##### DOCUMENT PASSAGE

Judicial District of Fairfield


Dissolution of Marriage; Child Support; Whether Trial Court's Child Support Order Contravened Child Support Guidelines; Whether Trial Court's Alleged Failure to Follow Child Support Guidelines Necessitated a New Trial on all Financial Issues. In dissolving the parties' marriage, the trial court entered various orders concerning alimony, child support and the distribution of property. On appeal, the defendant argued that the trial court improperly awarded her only $500 per week in child support for the parties' two children. The Appellate Court (127 Conn. App. 417) agreed, finding that the trial court failed to follow the child support guidelines and that, more importantly, it failed to even refer to the guidelines in its memorandum of decision. It therefore determined that the trial court either simply disregarded the guidelines or chose to deviate from them without explaining how applying them would have been inequitable or inappropriate as required by General Statutes 46b-215b. The court added that, although the plaintiff's significant income clearly placed this case outside of the child support guidelines schedule, the trial court was not relieved of its statutory obligation to either apply the principles on which the guidelines are based or make specific findings as to why a deviation from those principles was appropriate. In light of the foregoing, the Appellate Court concluded that the trial court's child support order constituted an abuse of its discretion. As to the appropriate remedy, the Appellate Court decided that, because the child support order was ambiguous, it was impossible to determine whether the order was interwoven with, or severable from, the other financial orders. Accordingly, it concluded that a new trial on all of the financial issues was required. In this appeal, the plaintiff argues, among other things, that the defendant induced the alleged error by seeking an award of unallocated alimony and child support and by failing to file the required child support guidelines worksheet. He further claims that a new trial on all of the financial issues was not required given that the child support award was severable from the other financial orders, as evidenced by the Appellate Court's failure to consider the defendant's challenges to the trial court's alimony award and property distribution.

##########
##### EXERCISE DATA

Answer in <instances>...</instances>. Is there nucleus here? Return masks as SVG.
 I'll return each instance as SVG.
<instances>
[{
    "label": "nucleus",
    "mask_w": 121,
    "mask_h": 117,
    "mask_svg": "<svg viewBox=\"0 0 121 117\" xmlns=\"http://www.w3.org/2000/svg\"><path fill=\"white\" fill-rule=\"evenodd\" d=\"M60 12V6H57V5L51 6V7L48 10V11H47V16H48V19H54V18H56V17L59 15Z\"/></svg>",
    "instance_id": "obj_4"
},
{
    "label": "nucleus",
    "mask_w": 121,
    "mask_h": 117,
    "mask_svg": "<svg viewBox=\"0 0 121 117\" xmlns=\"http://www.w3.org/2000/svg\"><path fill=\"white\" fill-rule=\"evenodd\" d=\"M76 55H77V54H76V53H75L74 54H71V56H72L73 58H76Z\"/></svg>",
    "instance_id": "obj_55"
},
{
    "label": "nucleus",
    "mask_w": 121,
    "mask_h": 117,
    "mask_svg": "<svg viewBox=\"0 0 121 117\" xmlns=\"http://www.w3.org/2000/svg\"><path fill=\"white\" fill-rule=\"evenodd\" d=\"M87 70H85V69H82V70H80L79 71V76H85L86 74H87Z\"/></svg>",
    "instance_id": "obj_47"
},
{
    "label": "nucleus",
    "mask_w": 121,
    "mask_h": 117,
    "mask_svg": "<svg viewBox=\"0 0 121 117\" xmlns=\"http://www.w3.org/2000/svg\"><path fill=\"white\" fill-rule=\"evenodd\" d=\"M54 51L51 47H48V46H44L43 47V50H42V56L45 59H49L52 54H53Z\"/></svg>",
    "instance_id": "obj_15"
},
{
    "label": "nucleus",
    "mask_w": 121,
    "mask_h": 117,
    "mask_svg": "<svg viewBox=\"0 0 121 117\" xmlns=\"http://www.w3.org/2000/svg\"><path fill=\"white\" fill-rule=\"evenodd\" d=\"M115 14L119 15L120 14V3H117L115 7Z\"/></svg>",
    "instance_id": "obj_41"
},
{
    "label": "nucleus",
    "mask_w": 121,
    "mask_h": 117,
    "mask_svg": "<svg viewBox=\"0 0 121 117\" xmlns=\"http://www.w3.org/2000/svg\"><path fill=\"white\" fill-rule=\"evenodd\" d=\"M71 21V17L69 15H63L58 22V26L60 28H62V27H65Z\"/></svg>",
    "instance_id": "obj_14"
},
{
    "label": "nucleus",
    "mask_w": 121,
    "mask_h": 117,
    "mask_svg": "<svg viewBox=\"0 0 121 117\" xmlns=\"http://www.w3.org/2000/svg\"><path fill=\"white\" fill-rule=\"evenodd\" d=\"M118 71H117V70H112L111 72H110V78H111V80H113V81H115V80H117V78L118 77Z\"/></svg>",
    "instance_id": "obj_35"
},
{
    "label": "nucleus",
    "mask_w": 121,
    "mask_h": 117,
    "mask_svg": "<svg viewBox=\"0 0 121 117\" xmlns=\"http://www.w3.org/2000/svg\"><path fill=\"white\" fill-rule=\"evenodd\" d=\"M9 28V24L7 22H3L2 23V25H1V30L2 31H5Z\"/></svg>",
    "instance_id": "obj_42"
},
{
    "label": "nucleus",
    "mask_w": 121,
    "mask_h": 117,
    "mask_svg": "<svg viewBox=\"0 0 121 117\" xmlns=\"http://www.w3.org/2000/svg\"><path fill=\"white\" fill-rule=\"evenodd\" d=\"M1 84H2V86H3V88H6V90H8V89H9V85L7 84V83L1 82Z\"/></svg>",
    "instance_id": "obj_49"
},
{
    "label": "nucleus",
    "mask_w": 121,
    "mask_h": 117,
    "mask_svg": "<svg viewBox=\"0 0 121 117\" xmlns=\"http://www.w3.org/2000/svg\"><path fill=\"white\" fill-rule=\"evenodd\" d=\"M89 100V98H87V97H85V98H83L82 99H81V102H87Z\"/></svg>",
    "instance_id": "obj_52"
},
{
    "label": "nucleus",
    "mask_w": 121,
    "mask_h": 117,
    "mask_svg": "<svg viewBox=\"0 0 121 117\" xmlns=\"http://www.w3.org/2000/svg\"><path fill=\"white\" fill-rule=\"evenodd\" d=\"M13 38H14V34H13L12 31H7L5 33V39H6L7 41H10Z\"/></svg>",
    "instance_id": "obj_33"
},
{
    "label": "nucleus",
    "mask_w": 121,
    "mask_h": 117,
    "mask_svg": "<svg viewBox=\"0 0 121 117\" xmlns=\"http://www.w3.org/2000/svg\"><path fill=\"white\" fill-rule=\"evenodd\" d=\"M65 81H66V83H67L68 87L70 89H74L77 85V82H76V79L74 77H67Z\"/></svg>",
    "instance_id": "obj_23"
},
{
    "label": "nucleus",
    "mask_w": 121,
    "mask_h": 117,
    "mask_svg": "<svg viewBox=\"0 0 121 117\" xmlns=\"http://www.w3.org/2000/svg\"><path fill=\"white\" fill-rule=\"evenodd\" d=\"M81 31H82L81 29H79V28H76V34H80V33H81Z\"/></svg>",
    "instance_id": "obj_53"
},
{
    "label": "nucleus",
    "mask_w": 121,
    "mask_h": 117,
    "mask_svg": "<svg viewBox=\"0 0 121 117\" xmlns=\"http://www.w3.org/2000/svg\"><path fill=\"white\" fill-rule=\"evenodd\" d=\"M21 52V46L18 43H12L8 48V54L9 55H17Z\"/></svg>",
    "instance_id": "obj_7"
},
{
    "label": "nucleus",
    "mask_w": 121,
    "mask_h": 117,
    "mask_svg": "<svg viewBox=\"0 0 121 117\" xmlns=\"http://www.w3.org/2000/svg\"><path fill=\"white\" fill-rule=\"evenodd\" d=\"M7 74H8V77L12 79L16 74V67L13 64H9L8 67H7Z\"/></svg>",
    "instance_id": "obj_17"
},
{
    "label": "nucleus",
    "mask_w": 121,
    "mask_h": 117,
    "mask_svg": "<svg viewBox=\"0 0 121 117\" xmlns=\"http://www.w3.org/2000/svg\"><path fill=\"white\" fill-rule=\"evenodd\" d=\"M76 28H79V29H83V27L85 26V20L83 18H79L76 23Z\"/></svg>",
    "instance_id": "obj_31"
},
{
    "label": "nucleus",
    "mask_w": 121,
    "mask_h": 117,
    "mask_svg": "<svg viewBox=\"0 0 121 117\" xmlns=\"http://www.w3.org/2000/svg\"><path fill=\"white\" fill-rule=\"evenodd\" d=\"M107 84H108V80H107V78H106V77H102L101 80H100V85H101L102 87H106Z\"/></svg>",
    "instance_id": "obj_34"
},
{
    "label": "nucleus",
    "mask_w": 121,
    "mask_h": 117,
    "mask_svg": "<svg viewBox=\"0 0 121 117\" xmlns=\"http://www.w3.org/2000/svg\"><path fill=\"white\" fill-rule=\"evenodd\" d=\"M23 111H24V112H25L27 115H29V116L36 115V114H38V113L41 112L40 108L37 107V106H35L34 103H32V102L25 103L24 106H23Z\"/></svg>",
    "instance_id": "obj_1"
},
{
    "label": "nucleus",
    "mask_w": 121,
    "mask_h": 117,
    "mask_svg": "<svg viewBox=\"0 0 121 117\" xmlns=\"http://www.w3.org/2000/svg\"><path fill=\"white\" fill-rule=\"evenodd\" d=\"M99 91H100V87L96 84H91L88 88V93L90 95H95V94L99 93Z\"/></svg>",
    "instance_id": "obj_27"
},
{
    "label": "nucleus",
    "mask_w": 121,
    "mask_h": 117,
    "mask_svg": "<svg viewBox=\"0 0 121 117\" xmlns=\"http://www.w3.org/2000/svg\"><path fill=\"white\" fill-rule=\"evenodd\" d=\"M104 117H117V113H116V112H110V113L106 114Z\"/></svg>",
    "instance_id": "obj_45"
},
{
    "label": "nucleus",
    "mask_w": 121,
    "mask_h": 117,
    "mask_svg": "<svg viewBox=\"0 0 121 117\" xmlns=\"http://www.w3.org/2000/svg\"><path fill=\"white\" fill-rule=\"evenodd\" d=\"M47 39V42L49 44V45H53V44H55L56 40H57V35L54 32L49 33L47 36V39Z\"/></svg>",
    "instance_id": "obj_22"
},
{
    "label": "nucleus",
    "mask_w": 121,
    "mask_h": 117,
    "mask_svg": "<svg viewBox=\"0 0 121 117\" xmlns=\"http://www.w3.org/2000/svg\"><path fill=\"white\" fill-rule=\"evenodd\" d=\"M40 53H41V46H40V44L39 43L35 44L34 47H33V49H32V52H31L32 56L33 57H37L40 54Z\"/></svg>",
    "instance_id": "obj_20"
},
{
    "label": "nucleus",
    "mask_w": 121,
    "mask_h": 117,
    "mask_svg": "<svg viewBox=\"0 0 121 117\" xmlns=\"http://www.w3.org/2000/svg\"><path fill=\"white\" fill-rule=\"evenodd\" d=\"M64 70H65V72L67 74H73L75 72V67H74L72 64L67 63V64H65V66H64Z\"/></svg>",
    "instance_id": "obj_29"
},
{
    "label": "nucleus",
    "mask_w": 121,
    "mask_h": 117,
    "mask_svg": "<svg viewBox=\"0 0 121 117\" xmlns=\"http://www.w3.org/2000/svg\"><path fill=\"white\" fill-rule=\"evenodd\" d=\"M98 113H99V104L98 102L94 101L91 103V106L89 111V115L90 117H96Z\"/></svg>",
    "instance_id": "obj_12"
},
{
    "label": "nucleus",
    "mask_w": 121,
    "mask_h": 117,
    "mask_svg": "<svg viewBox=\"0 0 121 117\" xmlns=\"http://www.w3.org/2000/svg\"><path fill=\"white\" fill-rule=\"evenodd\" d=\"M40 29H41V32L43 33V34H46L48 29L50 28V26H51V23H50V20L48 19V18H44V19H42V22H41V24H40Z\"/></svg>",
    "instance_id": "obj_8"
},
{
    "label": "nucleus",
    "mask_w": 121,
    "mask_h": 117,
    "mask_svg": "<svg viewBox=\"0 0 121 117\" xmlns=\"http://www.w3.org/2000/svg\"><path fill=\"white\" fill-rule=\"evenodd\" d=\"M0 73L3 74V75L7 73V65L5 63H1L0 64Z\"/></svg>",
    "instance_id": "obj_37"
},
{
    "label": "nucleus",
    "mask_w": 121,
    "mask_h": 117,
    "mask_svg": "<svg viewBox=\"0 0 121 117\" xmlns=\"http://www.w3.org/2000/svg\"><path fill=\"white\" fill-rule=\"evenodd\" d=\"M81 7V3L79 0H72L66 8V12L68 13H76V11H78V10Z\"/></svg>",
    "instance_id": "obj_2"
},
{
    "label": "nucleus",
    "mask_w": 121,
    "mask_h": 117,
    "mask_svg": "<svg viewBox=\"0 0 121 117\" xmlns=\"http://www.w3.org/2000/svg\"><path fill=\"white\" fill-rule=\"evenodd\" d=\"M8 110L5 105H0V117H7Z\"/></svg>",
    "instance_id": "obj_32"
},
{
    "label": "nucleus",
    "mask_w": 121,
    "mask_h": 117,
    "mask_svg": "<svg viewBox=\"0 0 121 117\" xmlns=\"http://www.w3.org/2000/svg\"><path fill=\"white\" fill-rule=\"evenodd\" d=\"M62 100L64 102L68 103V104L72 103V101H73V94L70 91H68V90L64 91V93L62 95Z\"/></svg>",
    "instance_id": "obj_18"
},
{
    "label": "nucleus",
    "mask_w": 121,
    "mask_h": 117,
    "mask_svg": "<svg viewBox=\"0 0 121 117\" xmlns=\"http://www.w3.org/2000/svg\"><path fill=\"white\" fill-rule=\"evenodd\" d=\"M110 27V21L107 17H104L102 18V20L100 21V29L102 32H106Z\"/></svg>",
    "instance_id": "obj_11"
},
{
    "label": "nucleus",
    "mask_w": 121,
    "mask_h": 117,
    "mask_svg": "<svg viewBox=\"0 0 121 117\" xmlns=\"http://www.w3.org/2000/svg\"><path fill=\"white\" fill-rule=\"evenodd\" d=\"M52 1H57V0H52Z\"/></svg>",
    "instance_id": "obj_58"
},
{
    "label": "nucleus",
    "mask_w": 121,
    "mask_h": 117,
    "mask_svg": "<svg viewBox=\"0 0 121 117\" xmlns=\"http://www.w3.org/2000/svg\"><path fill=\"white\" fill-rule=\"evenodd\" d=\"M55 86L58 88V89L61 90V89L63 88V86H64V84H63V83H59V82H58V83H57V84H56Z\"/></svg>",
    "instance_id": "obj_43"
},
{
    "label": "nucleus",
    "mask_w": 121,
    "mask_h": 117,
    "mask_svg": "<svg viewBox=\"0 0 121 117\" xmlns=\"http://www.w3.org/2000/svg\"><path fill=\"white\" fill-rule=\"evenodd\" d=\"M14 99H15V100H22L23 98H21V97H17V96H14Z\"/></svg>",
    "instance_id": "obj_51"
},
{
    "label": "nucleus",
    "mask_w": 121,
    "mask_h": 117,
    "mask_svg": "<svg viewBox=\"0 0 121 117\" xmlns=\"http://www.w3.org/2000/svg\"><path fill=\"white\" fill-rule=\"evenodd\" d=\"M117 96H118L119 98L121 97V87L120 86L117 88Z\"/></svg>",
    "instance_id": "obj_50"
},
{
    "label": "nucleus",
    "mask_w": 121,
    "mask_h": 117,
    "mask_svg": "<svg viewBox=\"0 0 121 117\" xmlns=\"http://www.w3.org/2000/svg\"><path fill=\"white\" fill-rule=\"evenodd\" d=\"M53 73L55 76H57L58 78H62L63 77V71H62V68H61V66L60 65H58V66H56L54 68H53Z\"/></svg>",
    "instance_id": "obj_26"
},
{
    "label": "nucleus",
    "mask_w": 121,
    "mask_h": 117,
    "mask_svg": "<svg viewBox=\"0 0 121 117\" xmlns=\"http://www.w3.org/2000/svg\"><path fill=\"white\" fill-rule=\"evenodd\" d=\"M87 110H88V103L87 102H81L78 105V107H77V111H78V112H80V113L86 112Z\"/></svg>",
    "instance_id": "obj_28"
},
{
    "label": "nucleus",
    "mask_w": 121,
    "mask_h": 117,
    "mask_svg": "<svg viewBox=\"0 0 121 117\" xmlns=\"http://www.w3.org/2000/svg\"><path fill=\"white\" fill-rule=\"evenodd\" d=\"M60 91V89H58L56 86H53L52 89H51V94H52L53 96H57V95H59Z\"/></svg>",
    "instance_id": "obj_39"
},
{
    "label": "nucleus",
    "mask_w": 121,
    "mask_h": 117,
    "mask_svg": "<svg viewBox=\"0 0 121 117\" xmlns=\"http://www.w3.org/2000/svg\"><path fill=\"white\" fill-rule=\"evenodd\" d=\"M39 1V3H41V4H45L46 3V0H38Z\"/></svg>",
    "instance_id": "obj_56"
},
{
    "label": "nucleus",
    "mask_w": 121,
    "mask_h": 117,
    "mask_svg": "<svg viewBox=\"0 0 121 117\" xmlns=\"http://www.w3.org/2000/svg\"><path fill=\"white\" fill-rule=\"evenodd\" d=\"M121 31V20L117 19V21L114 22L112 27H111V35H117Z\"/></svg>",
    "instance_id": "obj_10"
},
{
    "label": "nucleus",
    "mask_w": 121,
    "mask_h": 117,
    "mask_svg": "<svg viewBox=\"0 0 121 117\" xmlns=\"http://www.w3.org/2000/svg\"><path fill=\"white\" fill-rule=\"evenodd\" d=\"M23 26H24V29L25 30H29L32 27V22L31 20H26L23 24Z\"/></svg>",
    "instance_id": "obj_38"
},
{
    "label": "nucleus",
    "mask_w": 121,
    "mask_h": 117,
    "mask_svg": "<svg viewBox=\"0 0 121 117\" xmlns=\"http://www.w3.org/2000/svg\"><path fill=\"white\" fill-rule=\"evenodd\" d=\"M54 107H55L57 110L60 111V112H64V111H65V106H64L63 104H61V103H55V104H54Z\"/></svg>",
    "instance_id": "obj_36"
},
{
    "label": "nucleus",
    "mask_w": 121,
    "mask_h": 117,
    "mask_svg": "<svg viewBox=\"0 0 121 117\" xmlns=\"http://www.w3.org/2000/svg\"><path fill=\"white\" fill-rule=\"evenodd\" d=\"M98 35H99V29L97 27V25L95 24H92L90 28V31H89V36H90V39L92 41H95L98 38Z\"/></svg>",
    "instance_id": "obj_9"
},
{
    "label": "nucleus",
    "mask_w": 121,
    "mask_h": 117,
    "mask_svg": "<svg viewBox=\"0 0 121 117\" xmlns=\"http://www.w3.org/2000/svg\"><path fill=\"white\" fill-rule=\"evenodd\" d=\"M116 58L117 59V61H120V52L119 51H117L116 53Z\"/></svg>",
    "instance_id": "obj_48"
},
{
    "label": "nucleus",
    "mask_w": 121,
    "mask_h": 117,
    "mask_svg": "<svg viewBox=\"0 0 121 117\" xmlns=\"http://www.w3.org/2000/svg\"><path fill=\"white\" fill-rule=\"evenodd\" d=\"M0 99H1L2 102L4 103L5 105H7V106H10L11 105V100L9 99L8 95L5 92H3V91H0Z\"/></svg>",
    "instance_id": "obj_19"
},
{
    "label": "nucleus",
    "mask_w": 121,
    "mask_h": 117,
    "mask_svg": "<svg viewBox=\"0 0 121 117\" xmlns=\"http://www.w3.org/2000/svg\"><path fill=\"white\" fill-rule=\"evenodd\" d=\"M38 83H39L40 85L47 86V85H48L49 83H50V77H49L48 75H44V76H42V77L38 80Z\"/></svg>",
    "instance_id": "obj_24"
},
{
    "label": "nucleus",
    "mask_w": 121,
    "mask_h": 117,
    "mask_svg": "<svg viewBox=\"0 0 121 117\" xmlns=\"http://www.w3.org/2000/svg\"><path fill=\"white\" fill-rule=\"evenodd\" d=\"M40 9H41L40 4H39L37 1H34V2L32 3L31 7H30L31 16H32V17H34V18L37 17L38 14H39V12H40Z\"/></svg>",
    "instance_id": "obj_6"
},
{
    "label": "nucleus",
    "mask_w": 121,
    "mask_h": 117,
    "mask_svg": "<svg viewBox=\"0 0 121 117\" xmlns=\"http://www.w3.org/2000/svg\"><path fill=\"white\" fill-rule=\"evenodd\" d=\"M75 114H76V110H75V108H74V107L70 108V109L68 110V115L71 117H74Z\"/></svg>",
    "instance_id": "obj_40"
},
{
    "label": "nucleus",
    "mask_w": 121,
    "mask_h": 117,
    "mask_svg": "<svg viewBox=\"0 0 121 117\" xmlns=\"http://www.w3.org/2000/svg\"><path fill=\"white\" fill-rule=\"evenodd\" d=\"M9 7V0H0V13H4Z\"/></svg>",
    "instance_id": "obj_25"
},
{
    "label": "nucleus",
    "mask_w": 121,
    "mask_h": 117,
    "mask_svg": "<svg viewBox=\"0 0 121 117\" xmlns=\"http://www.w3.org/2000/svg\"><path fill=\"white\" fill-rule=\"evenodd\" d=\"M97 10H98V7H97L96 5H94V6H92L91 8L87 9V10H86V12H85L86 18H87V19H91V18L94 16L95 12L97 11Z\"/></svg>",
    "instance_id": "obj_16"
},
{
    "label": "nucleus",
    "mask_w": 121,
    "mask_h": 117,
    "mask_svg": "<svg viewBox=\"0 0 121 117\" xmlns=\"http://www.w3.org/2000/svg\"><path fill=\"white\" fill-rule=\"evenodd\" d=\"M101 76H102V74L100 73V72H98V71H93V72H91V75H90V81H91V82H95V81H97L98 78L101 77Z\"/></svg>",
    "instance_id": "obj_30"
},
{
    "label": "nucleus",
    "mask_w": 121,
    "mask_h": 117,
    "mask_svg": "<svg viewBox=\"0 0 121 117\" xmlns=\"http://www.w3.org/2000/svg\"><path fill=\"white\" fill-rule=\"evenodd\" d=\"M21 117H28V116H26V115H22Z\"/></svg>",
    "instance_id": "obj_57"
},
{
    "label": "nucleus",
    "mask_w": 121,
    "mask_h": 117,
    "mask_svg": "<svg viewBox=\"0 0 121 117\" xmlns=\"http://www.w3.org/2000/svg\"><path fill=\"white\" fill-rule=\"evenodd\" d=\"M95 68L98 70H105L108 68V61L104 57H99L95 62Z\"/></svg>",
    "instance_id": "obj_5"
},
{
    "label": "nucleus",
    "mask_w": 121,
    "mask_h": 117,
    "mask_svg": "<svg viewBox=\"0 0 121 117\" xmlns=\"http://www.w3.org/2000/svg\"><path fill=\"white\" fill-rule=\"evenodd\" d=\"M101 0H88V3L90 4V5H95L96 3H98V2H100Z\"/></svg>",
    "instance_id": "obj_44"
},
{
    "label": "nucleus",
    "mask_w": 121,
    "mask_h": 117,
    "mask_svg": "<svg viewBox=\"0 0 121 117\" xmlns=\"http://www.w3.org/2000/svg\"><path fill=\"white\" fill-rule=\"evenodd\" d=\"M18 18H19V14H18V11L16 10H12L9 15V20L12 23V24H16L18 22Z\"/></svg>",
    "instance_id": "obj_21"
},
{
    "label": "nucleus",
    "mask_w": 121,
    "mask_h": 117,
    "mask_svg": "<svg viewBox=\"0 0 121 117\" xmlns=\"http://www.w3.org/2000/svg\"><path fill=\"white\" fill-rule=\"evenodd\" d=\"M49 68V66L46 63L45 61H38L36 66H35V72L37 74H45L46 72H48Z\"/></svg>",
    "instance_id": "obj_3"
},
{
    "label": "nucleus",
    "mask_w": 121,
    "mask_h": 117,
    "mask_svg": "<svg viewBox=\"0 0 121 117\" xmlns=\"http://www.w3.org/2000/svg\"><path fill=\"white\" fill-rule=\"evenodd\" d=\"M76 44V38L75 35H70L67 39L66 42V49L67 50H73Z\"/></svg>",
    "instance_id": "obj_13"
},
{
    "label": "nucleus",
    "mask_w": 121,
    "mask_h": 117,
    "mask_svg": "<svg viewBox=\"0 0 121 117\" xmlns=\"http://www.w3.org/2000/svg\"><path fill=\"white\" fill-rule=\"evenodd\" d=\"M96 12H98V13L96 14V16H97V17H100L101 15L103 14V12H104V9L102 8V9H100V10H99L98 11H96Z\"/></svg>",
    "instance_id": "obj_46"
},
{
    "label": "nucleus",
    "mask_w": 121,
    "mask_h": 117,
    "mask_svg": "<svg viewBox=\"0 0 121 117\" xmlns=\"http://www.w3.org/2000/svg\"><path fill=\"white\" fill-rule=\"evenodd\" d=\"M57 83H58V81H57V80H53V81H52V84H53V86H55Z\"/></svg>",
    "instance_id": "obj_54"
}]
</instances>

##########

■ WHAT THE TASK REQUIRES: Do statements (a), (b) and (c) agree with the case summary? For each, answer yes or no and quote the words that decide it. (a) The trial court awarded the defendant $500 per week in child support for the parties' two children. (b) The Appellate Court said the plaintiff's income placed the case within the child support guidelines schedule. (c) The Appellate Court ordered a new trial on child support alone.

■ THE ANSWER:
(a) Yes: "the trial court improperly awarded her only $500 per week in child support for the parties' two children"
(b) No: "the plaintiff's significant income clearly placed this case outside of the child support guidelines schedule"
(c) No: "it concluded that a new trial on all of the financial issues was required"